Task details: Drop the images. Copy every line below character for character.

┏━━

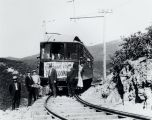 "[Men standing behind railway car or trolley on which is hanging a sign ""Over the Lofty..."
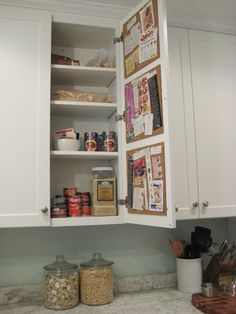 Inside cabinet cork board - so great for those little pieces of paper that collect on the counter! I'm totally doing this!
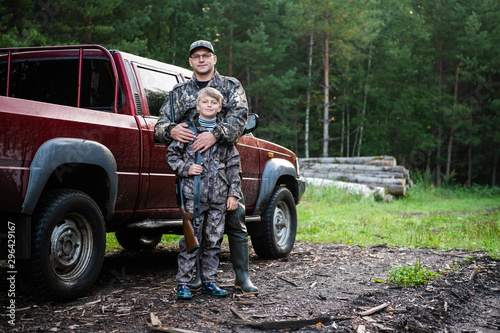 Cadres-photo bureau Chasse Happy hunter with his son near their pickup truck before hunting in a forest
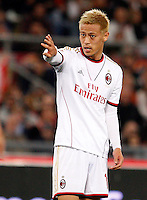 Calcio, Serie A: Roma vs Milan. Roma, stadio Olimpico, 25 aprile 2014.<br /> AC Milan forward Keisuke Honda, of Japan, gestures during the Italian Serie A football match between AS Roma and AC Milan at Rome's Olympic stadium, 25 April 2014.<br /> UPDATE IMAGES PRESS/Riccardo De Luca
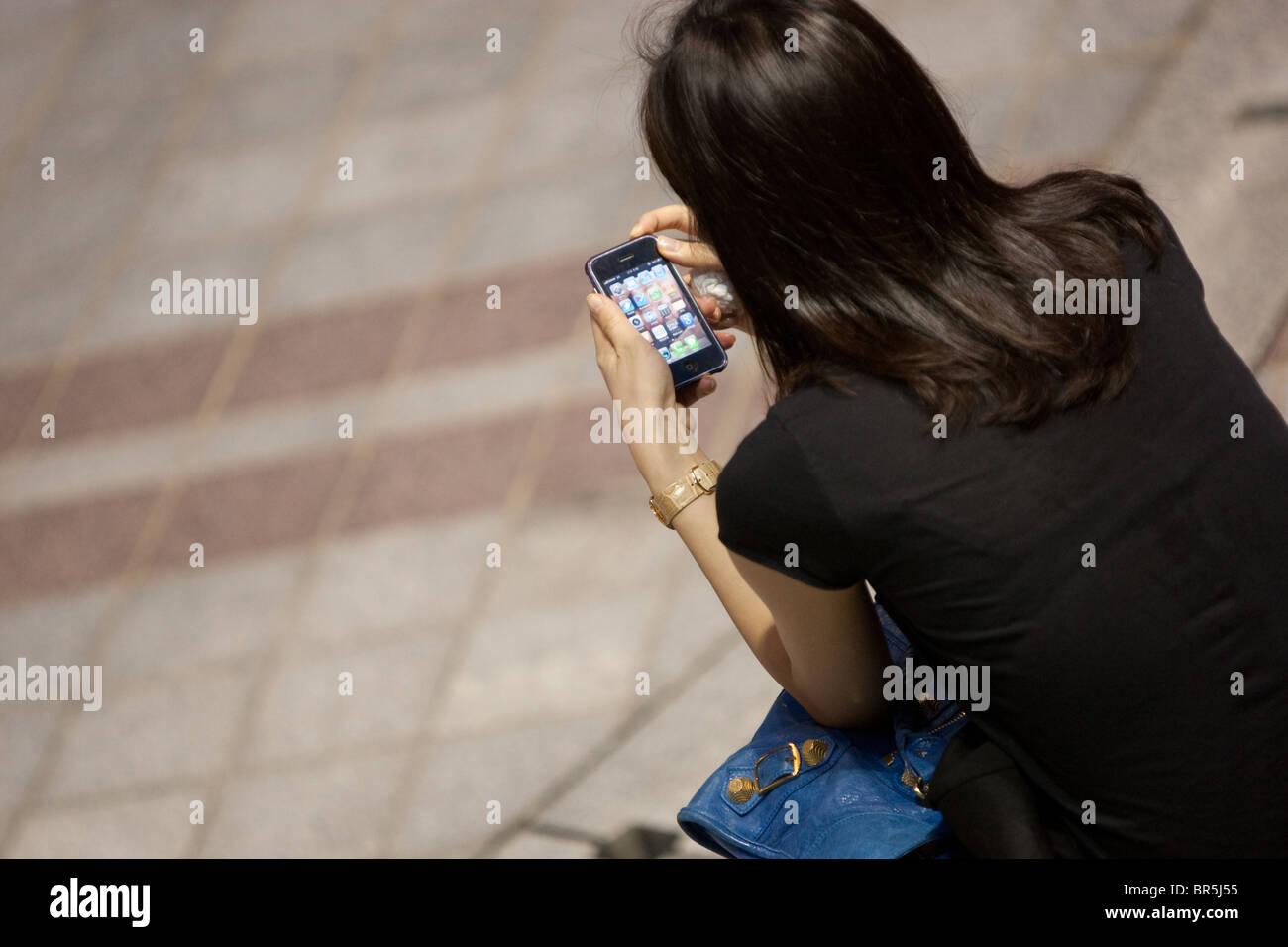 Playing with Apple Mac's iPhone outside the Shinsegae store in Namdaemun district, in Seoul, South Korea. - Stock Image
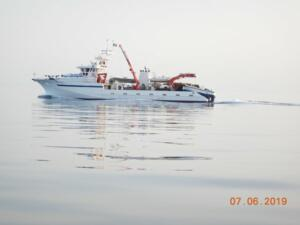 One of the many fishing vessels
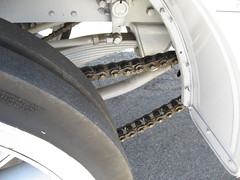 Chain drive:  Each rear wheel has it's own chain: 1912 Mack Bus (Bob_ Perry) Tags: julian sandiego antiquecar campo oldtruck oldbus macktruck horselesscarriage julianca juliancalifornia stageline antiquevehicle oldstage antiquebus oldmailtruck restoredbus restoredtruck juliancalif 1912mack mackbus julianoldbus campomotortransportmuseum campomuseum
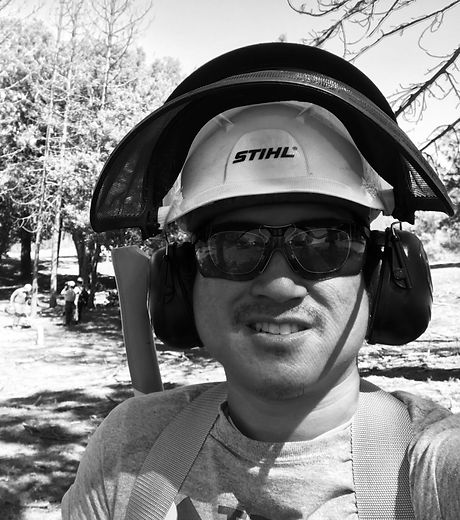 Tran Chainsaw Headshot.jpg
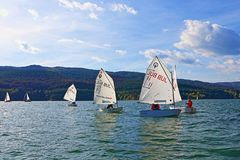 Kids racing sailing boats. Cadets racing in class Optimist regatta on Iskar Lake,Sofia Bulgaria. Picture taken on October 14th 2017 Royalty Free Stock Photo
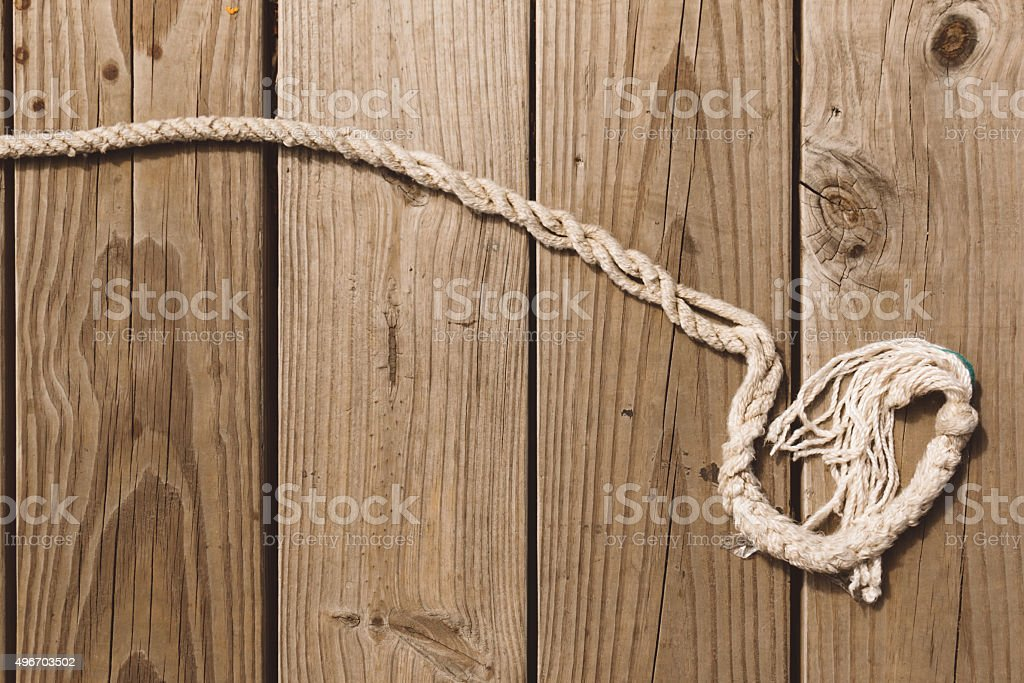 Rope on wooden background stock photo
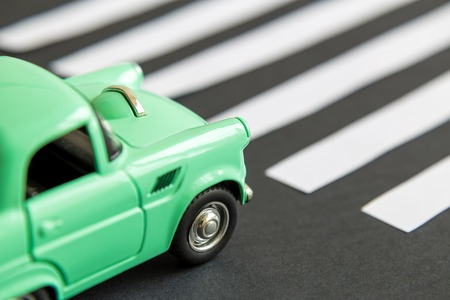 Close up of car toy on pedestrian crossing minimal creative concept. Reklamní fotografie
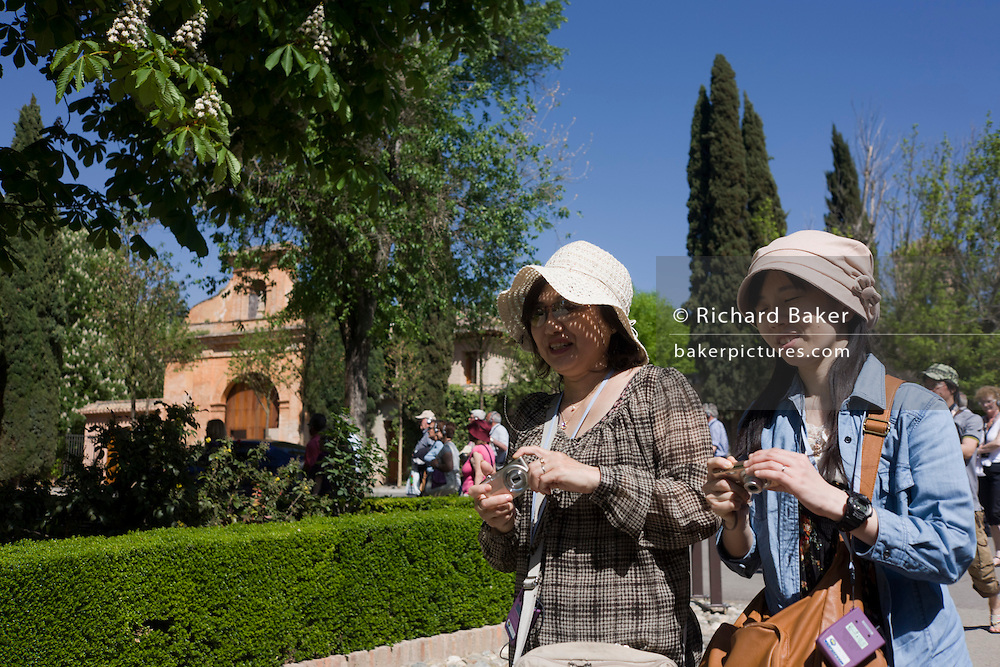 Two women tourists from Asia walk in the sunshine at Alhambra, both holding cameras.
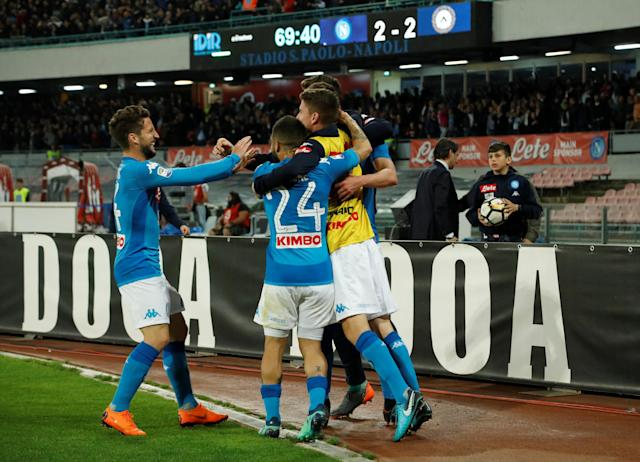 Soccer Football - Serie A - Napoli vs Udinese Calcio - Stadio San Paolo, Naples, Italy - April 18, 2018 Napoli's Arkadiusz Milik celebrates with team mates after scoring their third goal REUTERS/Ciro De Luca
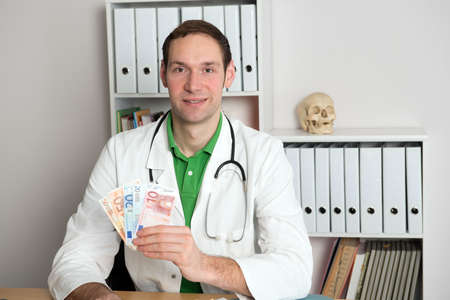 doctor money: young friendly doctor in her office with money Stock Photo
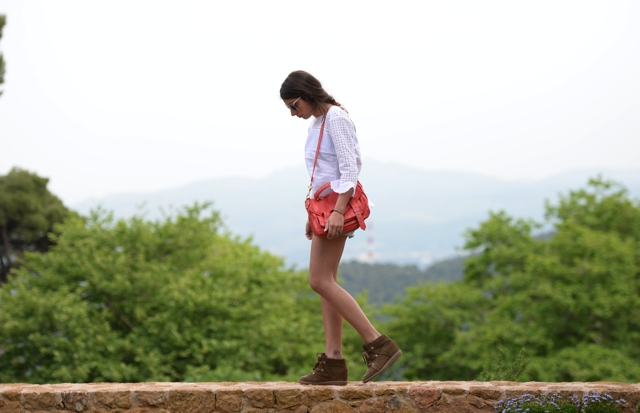 Niki Svolou summer vacation style- white ruffled blouse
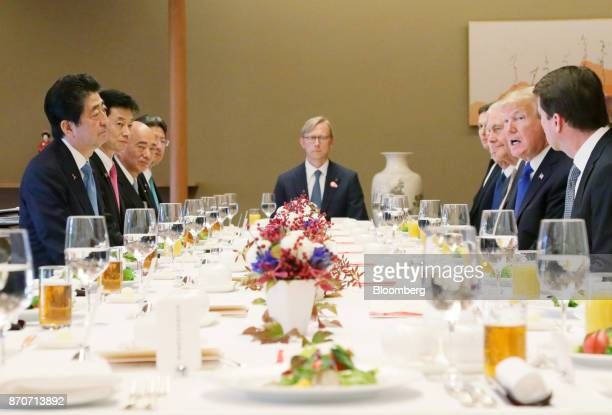 US President Donald Trump second right and Shinzo Abe Japan's Prime Minister left attend a working lunch at Akasaka Palace in Tokyo Japan on Monday...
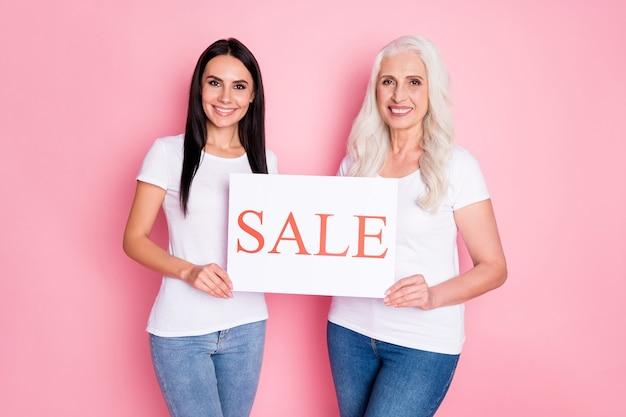 Moeder en dochter houden banner met verkoop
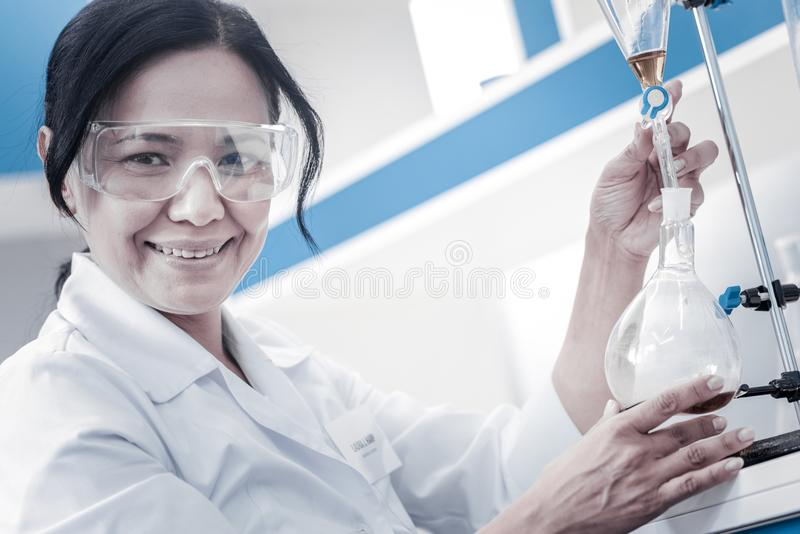 Happy female researcher smiling while pouring liquid into flask stock photo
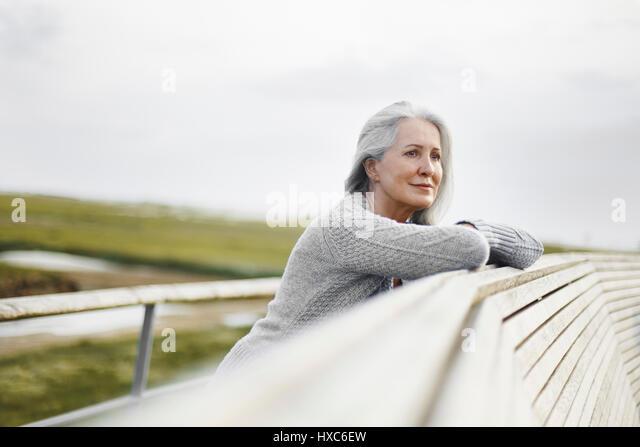 Serene senior woman leaning on boardwalk ledge - Stock Image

┗━━

The answer:
 "[Men standing behind railway car or trolley on which is hanging a sign ""Over the Lofty..."
 Inside cabinet cork board - so great for those little pieces of paper that collect on the counter! I'm totally doing this!
 Cadres-photo bureau Chasse Happy hunter with his son near their pickup truck before hunting in a forest
 Calcio, Serie A: Roma vs Milan. Roma, stadio Olimpico, 25 aprile 2014.<br /> AC Milan forward Keisuke Honda, of Japan, gestures during the Italian Serie A football match between AS Roma and AC Milan at Rome's Olympic stadium, 25 April 2014.<br /> UPDATE IMAGES PRESS/Riccardo De Luca
 Playing with Apple Mac's iPhone outside the Shinsegae store in Namdaemun district, in Seoul, South Korea. - Stock Image
 One of the many fishing vessels
 Chain drive:  Each rear wheel has it's own chain: 1912 Mack Bus (Bob_ Perry) Tags: julian sandiego antiquecar campo oldtruck oldbus macktruck horselesscarriage julianca juliancalifornia stageline antiquevehicle oldstage antiquebus oldmailtruck restoredbus restoredtruck juliancalif 1912mack mackbus julianoldbus campomotortransportmuseum campomuseum
 Tran Chainsaw Headshot.jpg
 Kids racing sailing boats. Cadets racing in class Optimist regatta on Iskar Lake,Sofia Bulgaria. Picture taken on October 14th 2017 Royalty Free Stock Photo
 Rope on wooden background stock photo
 Close up of car toy on pedestrian crossing minimal creative concept. Reklamní fotografie
 Two women tourists from Asia walk in the sunshine at Alhambra, both holding cameras.
 Soccer Football - Serie A - Napoli vs Udinese Calcio - Stadio San Paolo, Naples, Italy - April 18, 2018 Napoli's Arkadiusz Milik celebrates with team mates after scoring their third goal REUTERS/Ciro De Luca
 doctor money: young friendly doctor in her office with money Stock Photo
 Niki Svolou summer vacation style- white ruffled blouse
 US President Donald Trump second right and Shinzo Abe Japan's Prime Minister left attend a working lunch at Akasaka Palace in Tokyo Japan on Monday...
 Moeder en dochter houden banner met verkoop
 Happy female researcher smiling while pouring liquid into flask stock photo
 Serene senior woman leaning on boardwalk ledge - Stock Image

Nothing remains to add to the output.